Major Depressive Disorder
Major Depressive Disorder organizes day-to-day treatment around what consistently helps patients reclaim function: precise assessment, sleep/circadian repair, matched psychotherapy, and medication choices that balance evidence with tolerability and goals. Begin with differentials—thyroid, anemia, pain syndromes, sleep apnea, medications, substance use—and a function-first map of energy, attention, and role participation (school, work, caregiving). Share a formulation that patients can see themselves in; set measurable targets and timelines for change. If you’re evaluating pathways at a depression conference, you’ll find stepped algorithms that start with activation, CBT/BA/ACT or IPT, and sleep anchors (fixed wake time, morning light, evening wind-down), then add or switch medications on schedule when progress stalls. We highlight choice by phenotype (anxious distress, melancholic, atypical, seasonal, peripartum) and by constraints (weight, sexual side effects, sedation). Because rumination and avoidance keep depression sticky, we pair skills practice with values-based actions and graded exposure to roles that matter.

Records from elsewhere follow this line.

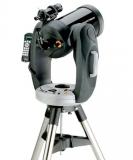 Celestron CPC 800 GPS 203/2000mm GoTo SC Teleskop in stabiler Gabelmontierung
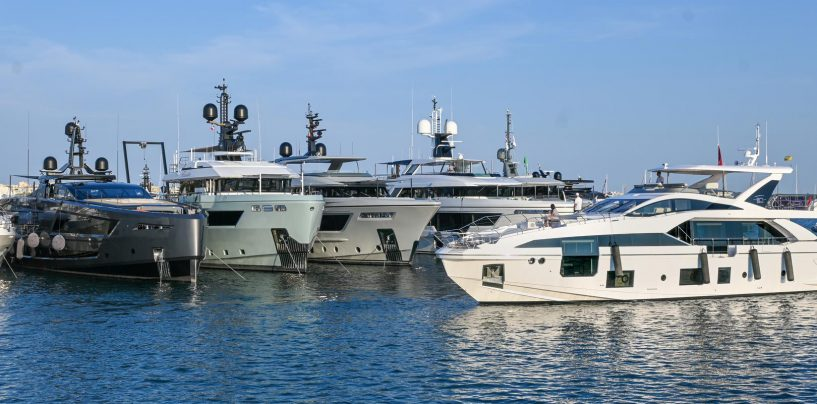 CANNES YACHTING FESTIVAL – Exclusive Report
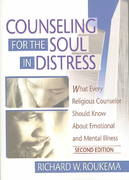 Counseling for the Soul in Distress 2nd edition 9780789016300 0789016303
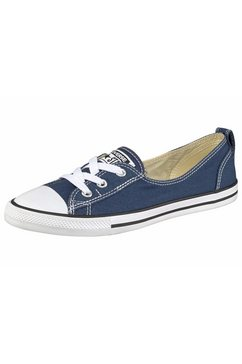converse sneakers ct all star ballet lace blauw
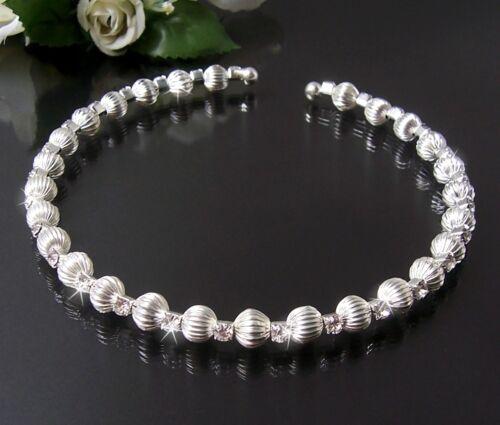 Kette Halskette Choker Silber Perlen Strass Schmuck Party Hochzeit Tanzen K1851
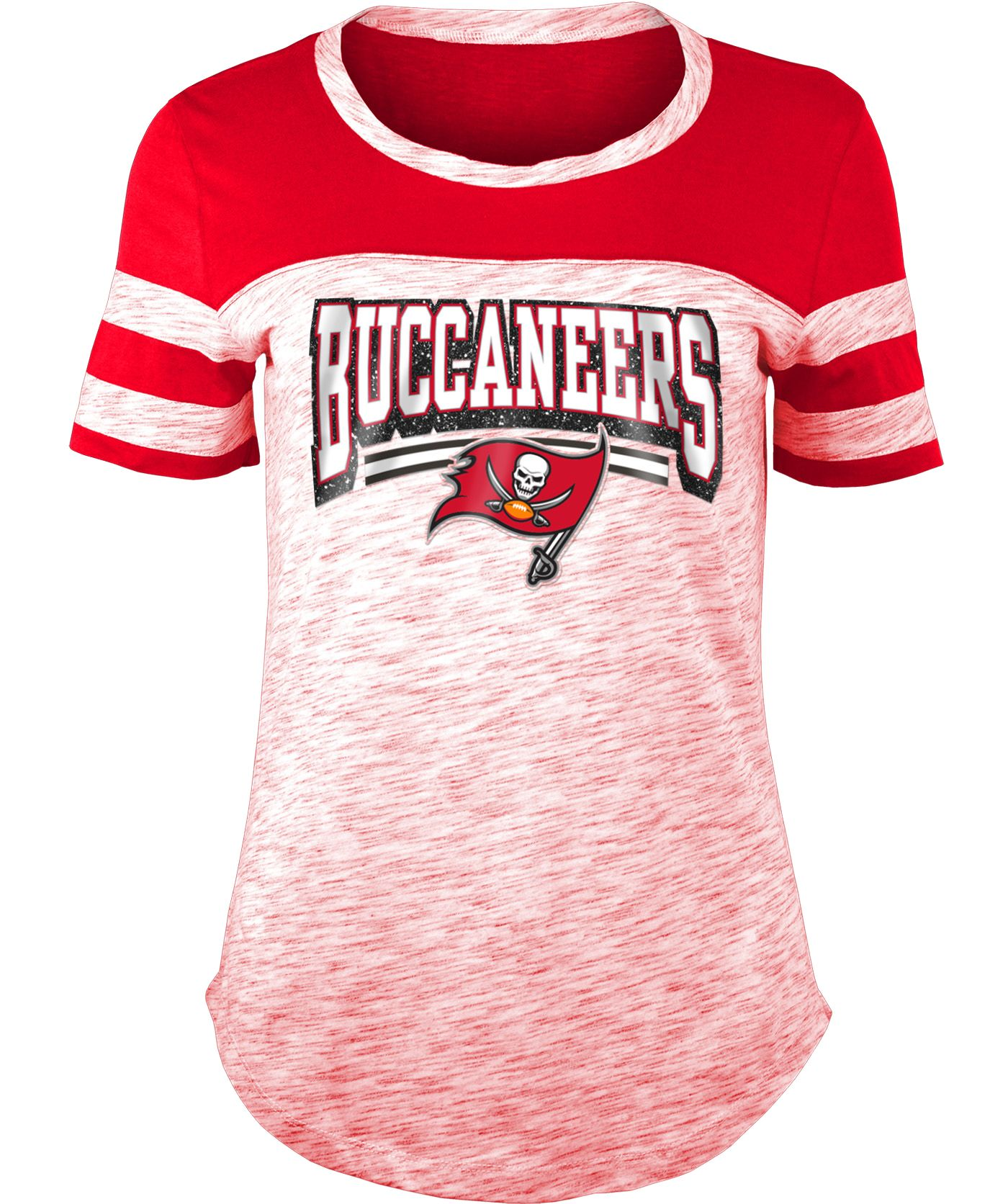 NFL Team Apparel Women's Tampa Bay Buccaneers Space Dye Glitter Red T-Shirt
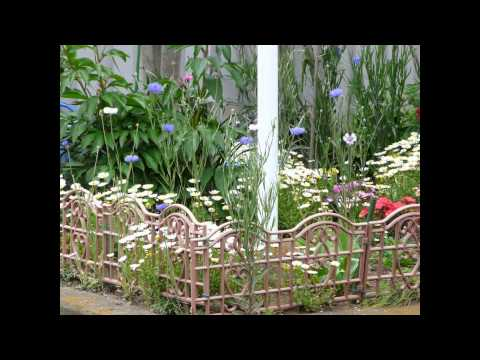 Garden Border Fencing 2015 YouTube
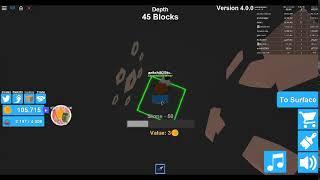 roblox [⛏️ UPDATE] Mining Simulator voi anhtan963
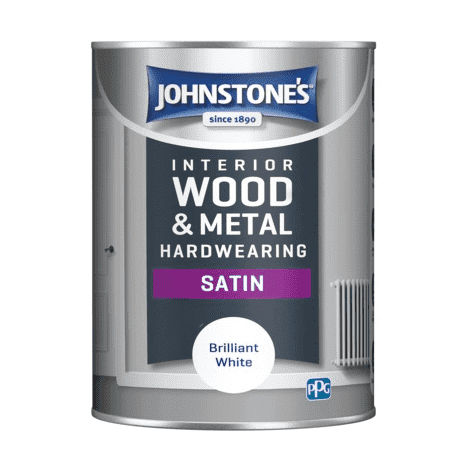 Johnstones Interior Wood & Metal Hardwearing Satin Brilliant White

Implementation is choreography, not guesswork. Registries track symptoms, sleep, and function; thresholds trigger augmentation, switching, or device steps without months of drift. We emphasize safety—means safety and crisis scripts—and equity features like interpreters, extended hours, and transport/tele options so care is usable. For partial responders, we outline augmentation with bupropion, mirtazapine, lithium, or atypicals, with metabolic monitoring and deprescribing plans that keep regimens simple. For perinatal, youth, and older adults, adapt consents, doses, and supports; coordinate with obstetrics/pediatrics/primary care. Digital tools (apps/SMS) nudge sleep, activity, and homework with privacy guardrails. When medical comorbidity or SUD complicates treatment, integrate care rather than referring progress away. For device strategies, see TMS/ECT for Depression; for individual-level tailoring, pair with Precision Psychiatry.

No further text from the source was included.